Gallagher noted that the NIST guidance advises evaluating the way the system is currently architected and making proactive changes that would help prevent and detect APTs.
“We want to keep the threat actor out … but there’s no way we’re going to prevent 100% … then we’re in the business of detecting an active presence,” she added.
What’s also important is the post-mortem: following the chain of the attack to find the access point, or vulnerability, to close that security gap and prevent a recurrence. This NIST-centered approach defines resilience as a systems engineering activity or sub-discipline to create “survivable and trust-worthy systems.”

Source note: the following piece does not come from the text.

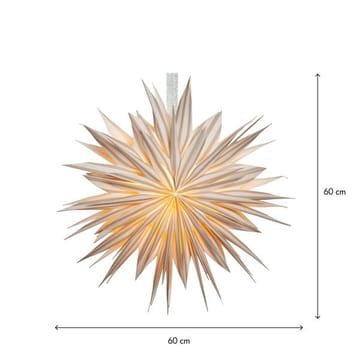 Print-paperitähti 60 cm - valkoinen beigeillä raidoilla - Sisustustuotteet - Joulukoristeet & juhlakoristeet - Joulukoristeet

“We can take this sort of abstract construct of cyber resilience and put some concrete definition around it to understand it as an engineering discipline, which will allow us to make proactive decisions and tweak the architecture,” said Gallagher.
Why resilience requires an architecture shift for APTs
By using the NIST SP-800-160 V2 guidance, provider IT and cyber architects can create a more tangible view of what cyber resilience means for the healthcare space — including measurable benchmarks and lists of actions to enact within their environment. Gallagher noted, “No more guessing, no more trying to figure out what the term means.”
“Not only can you implement these approaches, but you can observe how well they’re working,” she added. “You can measure how well they’re contributing to cyber resilience and operational resilience.”
Given the continued APT threats against healthcare, provider organizations can no longer wait to implement measures able to maintain operations, treat patients, process payments, and keep emergency rooms open. That means learning lessons from past APT penetrations and attacks and taking actions now that would prevent the inevitable bad day from their organization.
Leveraging frameworks to build measurable resilience
Resources in healthcare may remain constrained, but by leveraging the tools within your organization and relying on free resources from NIST, MITRE, and even the HHS Cyber Performance Goals, cyber resilience becomes more tangible, and entities can better detect and recover from APT and similar attacks.